You want the strategy to come before the tech though, so take some time to think about what your needs are and which communication tools might be able to help.
Don’t feel pressured to go all-out right at the start. Try one tool and see how it works for the team. Then go from there.
What are the essential tools to engineer collaboration?
These days, most of a team’s collaboration takes place online. Proposals are put together by multiple people, different teams work together to solve a customer’s problem (while not always collaborating with the customer), and proofs go through rounds of edits.
These are just a few of many, many examples of collaboration in the digital workplace. And every digital workplace needs the tools to make this happen.
RingCentral is an all-in-one team messaging and collaboration tool that includes video calls, file sharing, task management, and loads of integrations with tools you might already be using:
You can have all your tasks in one place, attach files to each task, and instantly share those files when needed during a team video call.
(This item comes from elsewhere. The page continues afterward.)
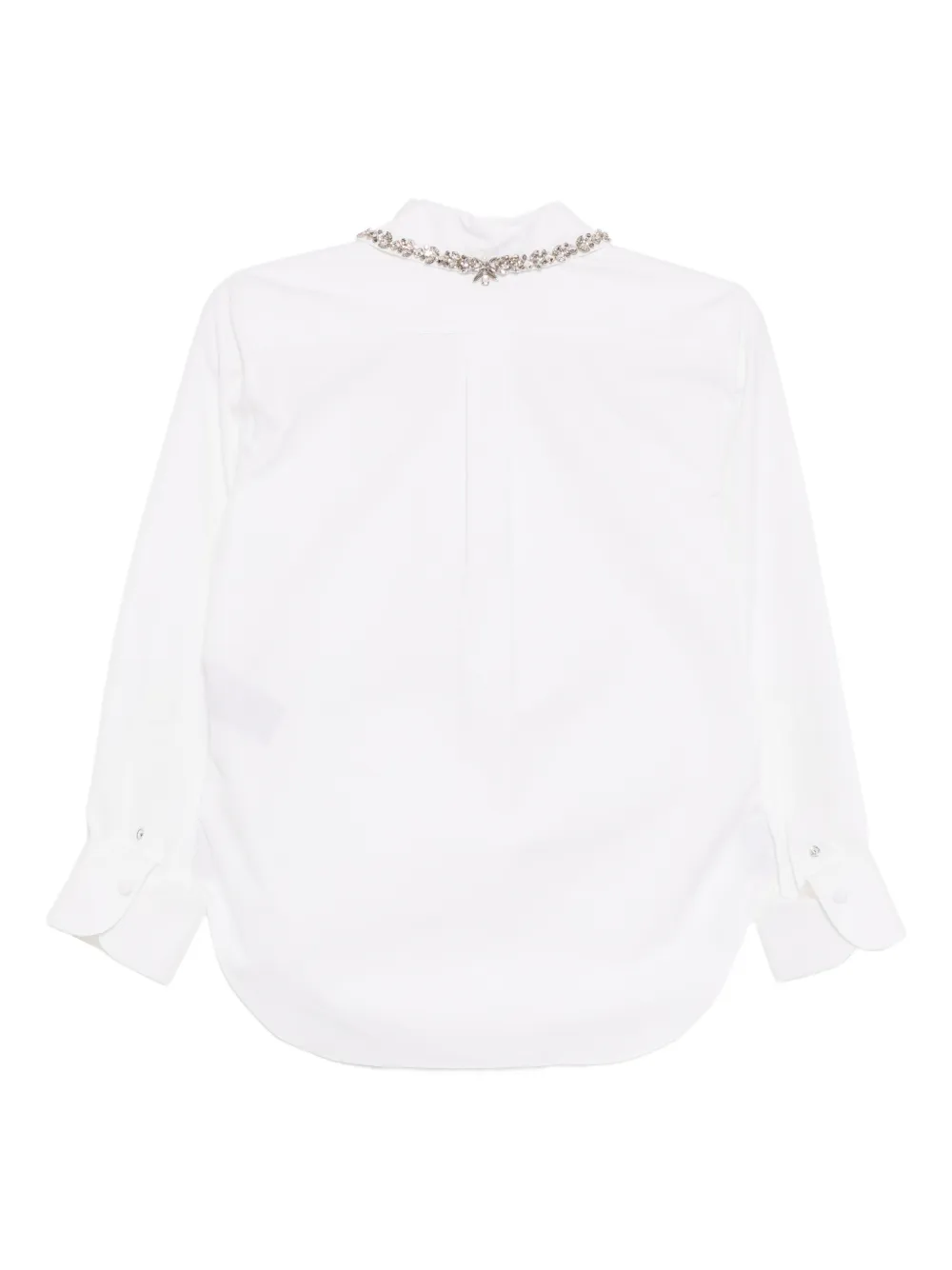 Dice Kayek Blouse verfraaid met kristal - Wit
Your team can open files and provide immediate feedback while keeping everything organized. Handy!
Chances are you’re already using one of Google’s collaboration tools, or you know someone who is.
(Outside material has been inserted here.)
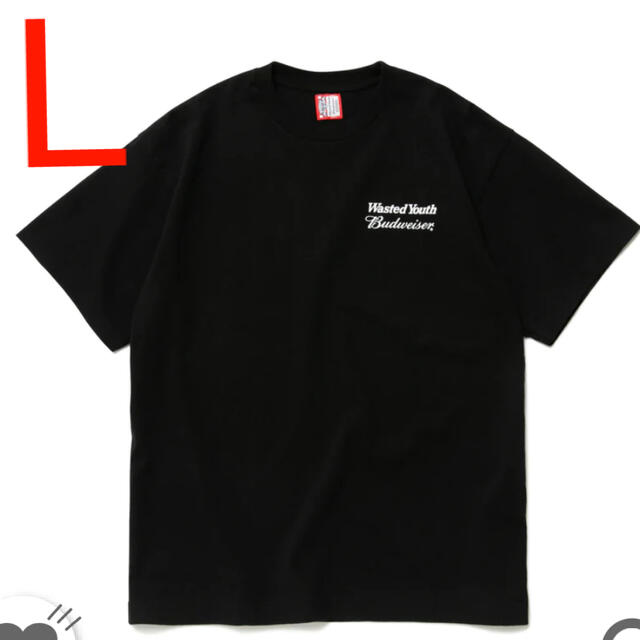 WYxBW T-SHIRT BLACK 2XL wasted youth www.cleanlineapp.com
With Google Docs, Sheets, Slides, Calendar, Drive, and Gmail, your team can collaborate on files in real time from anywhere.
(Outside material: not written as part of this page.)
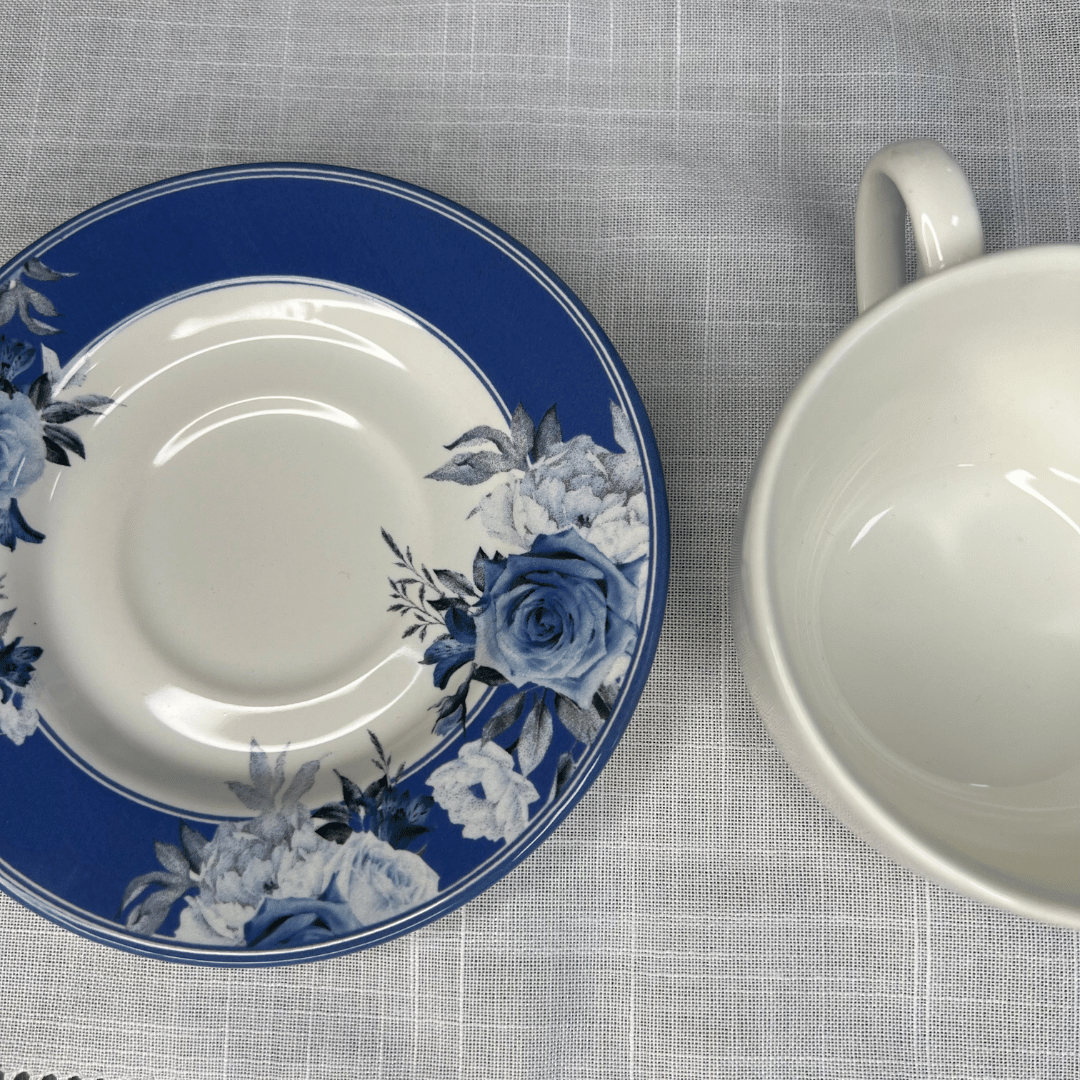 Xicaras para Cha Com Pires Antique Classific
Trello is a project management tool that uses boards, lists, and cards to organize tasks in a very visual way:
3 unique ways real companies have engineered collaboration
Now that you’re up to speed on how to engineer collaboration, let’s take a look at how real companies have created more collaborative workplaces.
Physical environments can make a huge difference when it comes to collaboration.
In 1999, open concept offices weren’t very common. Like most other offices, Pixar was organized by department with animators in one building, computer scientists in another, and administration in a third.
Steve Jobs, the CEO at the time, knew the potential effect an open floor plan could have on collaboration, so he decided to change the layout. He brought in a designer to create a huge central atrium with gathering spaces, theatres, and break rooms.
It worked. People who had previously been siloed were now mingling and working together in groups. Later on, Pixar’s chief creative officer said that the new space had really helped increase creativity and collaboration in the company.
To engineer collaboration, PepsiCo handles employee bonuses a bit differently than most companies.
40% of an employee’s annual bonus is based not on their individual performance, but on how well they’ve helped other employees improve their careers.
It’s a great way to use personal rewards to encourage teamwork and foster collaboration. Employees can feel good about making meaningful bonds with colleagues, helping others, and getting rewarded for it.
Every company has their own ways of team building that work for them and their employees. (Speaking of which, here are a few virtual team building activities to try.)
Construction equipment and service provider, Hilti, does what they call a “‘Culture Walk”. It works like speed dating and is meant to help teams get to know each other on a personal and professional level.
Here’s how it works. The team goes for a walk together in a two-by-two line. Each person comes to the walk prepared with four questions—two personal ones and two work-related ones.
Both people in the pair will ask and answer the questions, and after five minutes the person on the right will move up to the next person. This goes on until everyone has had a chance to speak to one another.
Something like this can work really well when it comes to engineering collaboration because not only are you creating a sense of community through the personal questions, you’re also creating new opportunities for collaboration through the work-related questions.
Are you ready to engineer collaboration at your company?
Taking the first steps to cultivate a more collaborative workplace environment can be the beginning of a happier, more creative, and more productive team.
Try a few methods, keep consistent, and you’ll soon see a difference!